5. Enregistrement des Engins Perdus et Prises Accessoires
L’ERS évolue pour intégrer des données environnementales plus strictes :
- Engins de pêche perdus : Obligation de déclarer via l’ERS la perte de tout engin de pêche, afin de lutter contre la "pêche fantôme".
- Prises accessoires d’espèces protégées : Un module spécifique permettra de déclarer de manière plus précise les captures accidentelles de mammifères marins ou d’oiseaux, alimentant ainsi les bases de données scientifiques de l’UE.

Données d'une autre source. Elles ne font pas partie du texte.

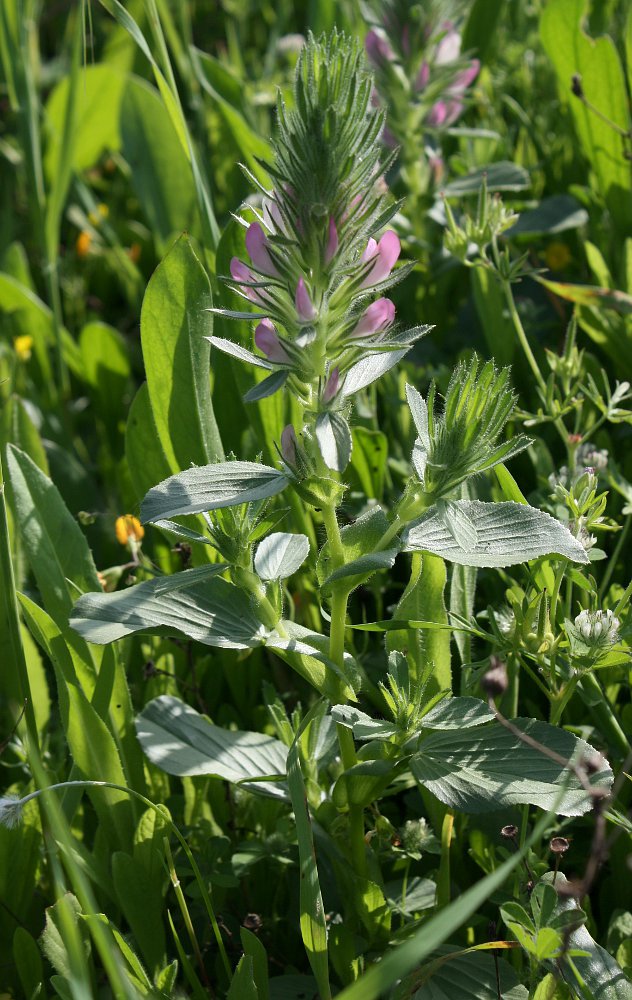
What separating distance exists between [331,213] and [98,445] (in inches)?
55.4

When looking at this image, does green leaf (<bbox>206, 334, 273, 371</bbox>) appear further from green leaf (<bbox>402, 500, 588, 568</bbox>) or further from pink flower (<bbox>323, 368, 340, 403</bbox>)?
green leaf (<bbox>402, 500, 588, 568</bbox>)

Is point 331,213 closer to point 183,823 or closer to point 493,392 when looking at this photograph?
point 493,392

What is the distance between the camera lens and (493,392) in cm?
105

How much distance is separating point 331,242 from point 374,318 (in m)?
0.09

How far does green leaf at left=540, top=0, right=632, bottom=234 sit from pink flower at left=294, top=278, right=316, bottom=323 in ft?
4.08

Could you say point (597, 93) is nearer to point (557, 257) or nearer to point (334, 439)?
point (557, 257)

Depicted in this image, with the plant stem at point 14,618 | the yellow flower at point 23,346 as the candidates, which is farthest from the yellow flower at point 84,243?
the plant stem at point 14,618

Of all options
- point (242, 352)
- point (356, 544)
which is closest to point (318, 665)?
point (356, 544)

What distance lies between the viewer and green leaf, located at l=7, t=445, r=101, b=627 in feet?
4.41

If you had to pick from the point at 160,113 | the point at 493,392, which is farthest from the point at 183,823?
the point at 160,113

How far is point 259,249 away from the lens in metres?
1.04

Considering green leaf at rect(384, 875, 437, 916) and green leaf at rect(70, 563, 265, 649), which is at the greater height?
green leaf at rect(70, 563, 265, 649)

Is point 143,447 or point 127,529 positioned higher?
point 143,447

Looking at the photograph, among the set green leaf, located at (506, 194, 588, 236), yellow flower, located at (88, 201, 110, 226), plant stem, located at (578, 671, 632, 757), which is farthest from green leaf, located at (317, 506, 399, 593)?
yellow flower, located at (88, 201, 110, 226)
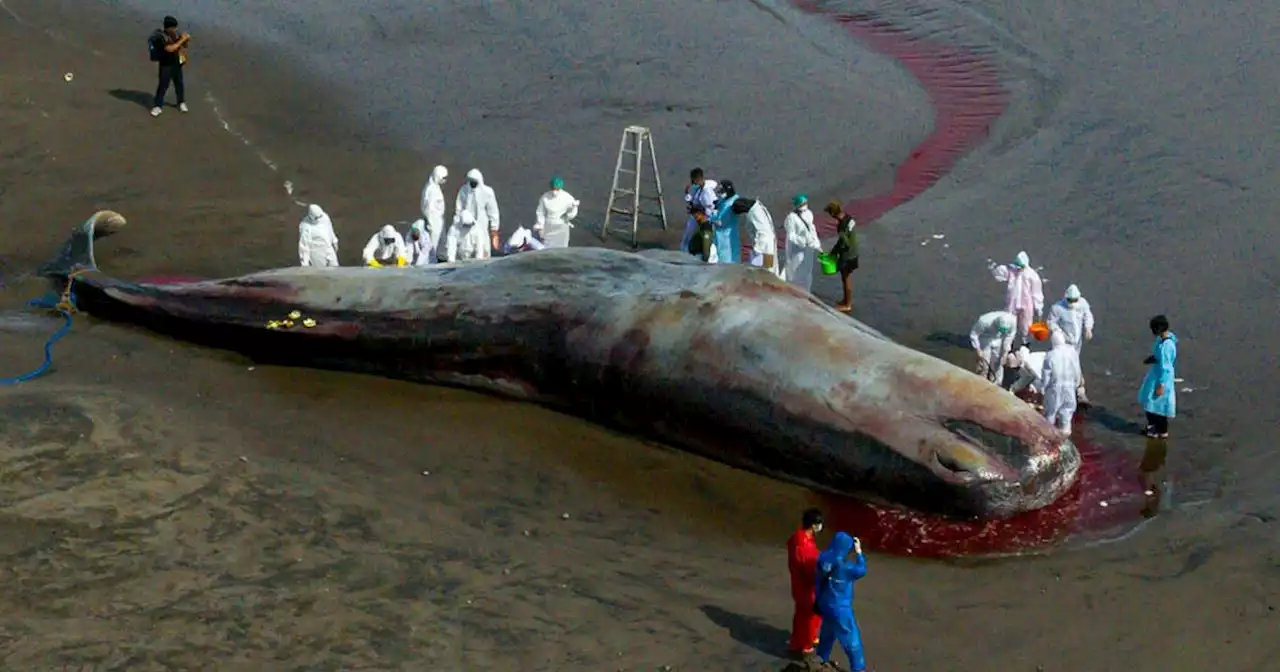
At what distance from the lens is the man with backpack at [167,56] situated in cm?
2489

Synthèse des impacts pour les professionnels :
| Caractéristique | Système Ancien | Système Post-2026 |
|---|---|---|
| Flotte concernée | Principalement > 12m | 100% de la flotte (incluant < 10m) |
| Support | Terminaux dédiés / Papier | Multisupport (App, Tablettes, PC) |
| Délai de saisie | Fin de journée / Avant débarquement | Après chaque trait de chalut / opération |
| Transparence | Déclaratif simple | Corrélation VMS / Vidéo (CCTV) / Vente |
Ce passage au "tout numérique" représente un défi technique pour les petits navires, mais il est la condition sine qua non pour que les FMC puissent appliquer les analyses Big Data (croisement de données) évoquées précédemment.

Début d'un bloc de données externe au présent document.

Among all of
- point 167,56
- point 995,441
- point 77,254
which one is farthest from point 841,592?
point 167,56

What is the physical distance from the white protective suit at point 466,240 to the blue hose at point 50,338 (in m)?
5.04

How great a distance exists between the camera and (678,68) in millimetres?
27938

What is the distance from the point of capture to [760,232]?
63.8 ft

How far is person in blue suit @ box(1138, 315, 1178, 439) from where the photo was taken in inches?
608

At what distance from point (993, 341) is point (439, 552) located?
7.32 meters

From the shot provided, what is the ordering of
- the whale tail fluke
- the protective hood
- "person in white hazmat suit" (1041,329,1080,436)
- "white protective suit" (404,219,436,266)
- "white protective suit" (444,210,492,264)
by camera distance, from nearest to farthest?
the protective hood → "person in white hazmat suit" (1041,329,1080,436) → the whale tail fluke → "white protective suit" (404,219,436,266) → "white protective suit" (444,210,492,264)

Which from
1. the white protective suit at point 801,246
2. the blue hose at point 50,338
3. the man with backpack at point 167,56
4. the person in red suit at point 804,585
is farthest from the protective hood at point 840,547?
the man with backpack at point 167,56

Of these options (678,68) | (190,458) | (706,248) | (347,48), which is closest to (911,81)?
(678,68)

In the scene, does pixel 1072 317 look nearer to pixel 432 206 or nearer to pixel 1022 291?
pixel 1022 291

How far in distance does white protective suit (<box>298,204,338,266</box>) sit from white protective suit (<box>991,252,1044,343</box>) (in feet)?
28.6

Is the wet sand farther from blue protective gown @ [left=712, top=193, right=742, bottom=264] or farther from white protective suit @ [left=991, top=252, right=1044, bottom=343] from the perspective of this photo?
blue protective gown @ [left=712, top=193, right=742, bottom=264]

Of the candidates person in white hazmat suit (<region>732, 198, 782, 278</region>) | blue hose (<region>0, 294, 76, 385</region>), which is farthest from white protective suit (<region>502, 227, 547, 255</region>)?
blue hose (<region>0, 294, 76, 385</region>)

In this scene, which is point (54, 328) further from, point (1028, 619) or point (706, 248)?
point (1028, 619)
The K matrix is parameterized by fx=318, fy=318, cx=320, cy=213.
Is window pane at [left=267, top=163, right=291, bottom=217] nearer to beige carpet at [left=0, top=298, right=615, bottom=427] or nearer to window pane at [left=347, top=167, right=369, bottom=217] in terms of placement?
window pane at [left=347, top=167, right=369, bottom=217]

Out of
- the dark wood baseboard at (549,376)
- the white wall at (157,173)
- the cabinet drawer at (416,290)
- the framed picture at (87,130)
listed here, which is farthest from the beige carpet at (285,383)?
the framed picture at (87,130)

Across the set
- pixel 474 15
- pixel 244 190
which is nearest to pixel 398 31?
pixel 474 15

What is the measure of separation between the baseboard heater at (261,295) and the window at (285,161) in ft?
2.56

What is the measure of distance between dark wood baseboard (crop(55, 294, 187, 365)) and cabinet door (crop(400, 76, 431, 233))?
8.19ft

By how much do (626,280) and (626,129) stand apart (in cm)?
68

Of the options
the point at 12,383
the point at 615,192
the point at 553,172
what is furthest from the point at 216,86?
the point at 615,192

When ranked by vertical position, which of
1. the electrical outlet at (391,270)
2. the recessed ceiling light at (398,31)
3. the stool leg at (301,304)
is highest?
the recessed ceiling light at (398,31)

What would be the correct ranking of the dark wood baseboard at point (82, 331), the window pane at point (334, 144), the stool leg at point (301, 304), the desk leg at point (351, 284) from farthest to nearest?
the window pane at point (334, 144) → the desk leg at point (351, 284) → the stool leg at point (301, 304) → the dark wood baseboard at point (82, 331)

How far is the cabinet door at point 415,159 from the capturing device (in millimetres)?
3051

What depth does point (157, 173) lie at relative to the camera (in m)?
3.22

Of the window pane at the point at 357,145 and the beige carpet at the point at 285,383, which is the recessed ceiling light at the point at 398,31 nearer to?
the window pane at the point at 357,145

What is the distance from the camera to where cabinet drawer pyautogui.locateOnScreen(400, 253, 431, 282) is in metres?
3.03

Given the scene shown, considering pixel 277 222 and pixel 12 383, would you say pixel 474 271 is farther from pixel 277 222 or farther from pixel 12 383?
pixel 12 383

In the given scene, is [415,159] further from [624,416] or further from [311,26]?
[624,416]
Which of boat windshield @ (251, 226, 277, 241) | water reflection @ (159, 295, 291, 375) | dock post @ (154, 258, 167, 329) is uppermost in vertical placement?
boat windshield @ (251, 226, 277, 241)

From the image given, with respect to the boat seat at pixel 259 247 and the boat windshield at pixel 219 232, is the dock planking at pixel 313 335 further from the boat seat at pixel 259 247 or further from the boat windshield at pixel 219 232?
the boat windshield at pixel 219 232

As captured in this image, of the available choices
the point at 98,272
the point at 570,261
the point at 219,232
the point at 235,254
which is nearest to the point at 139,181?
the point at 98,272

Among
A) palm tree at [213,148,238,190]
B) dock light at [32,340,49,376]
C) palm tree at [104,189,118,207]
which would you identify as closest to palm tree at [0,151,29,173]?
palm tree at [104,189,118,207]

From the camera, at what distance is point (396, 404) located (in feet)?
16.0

MAIS QUELS IMPACTS SUR LE QUOTIDIEN DU PÊCHEUR EN MARÉE ?
Le passage au nouveau règlement ERS 2026 transforme radicalement la routine de travail à bord. Le pêcheur ne se contente plus d’être un producteur, il devient un gestionnaire de données en temps réel.
Voici les principaux impacts sur son quotidien :
1. Une charge administrative "en continu"
Auparavant, la saisie des données se faisait souvent en fin de journée ou avant le débarquement. Avec les nouvelles règles :
- Saisie immédiate : Le pêcheur doit enregistrer ses captures immédiatement après chaque opération de pêche (après chaque trait de chalut ou remontée de filet).
- Fin du papier : Pour les navires de moins de 10 mètres, le carnet papier disparaît au profit d’applications mobiles ou de tablettes.
2. Une surveillance technique accrue
L’équipement du navire évolue et impose de nouvelles contraintes techniques :
- Vidéosurveillance (CCTV) : Pour les navires de plus de 18 mètres jugés "à risque", le quotidien se déroule désormais sous l’œil de caméras pour vérifier le respect de l’obligation de débarquement.
- Corrélation des données : Le pêcheur sait que ses déclarations sont croisées toutes les 30 minutes avec sa position VMS. Toute incohérence entre le temps passé sur zone et le volume déclaré peut être détectée par les autorités.
3. De nouvelles responsabilités environnementales
Le journal de bord électronique (ERS) intègre des modules de déclaration obligatoires pour des événements auparavant moins formalisés :
- Engins perdus : Le pêcheur doit désormais déclarer via son terminal la perte de tout engin de pêche pour lutter contre la "pêche fantôme".
- Prises accessoires : Il doit enregistrer précisément toute capture accidentelle d’espèces protégées (mammifères marins, oiseaux).
4. Une traçabilité numérique totale
Le travail du pêcheur est désormais lié directement à la chaîne commerciale :
- Chaque lot de poisson est associé à un numéro de voyage ERS dès la capture.
- Le système doit être interopérable (standard UN/FLUX) pour que les données de bord suivent le poisson jusqu’à la vente finale.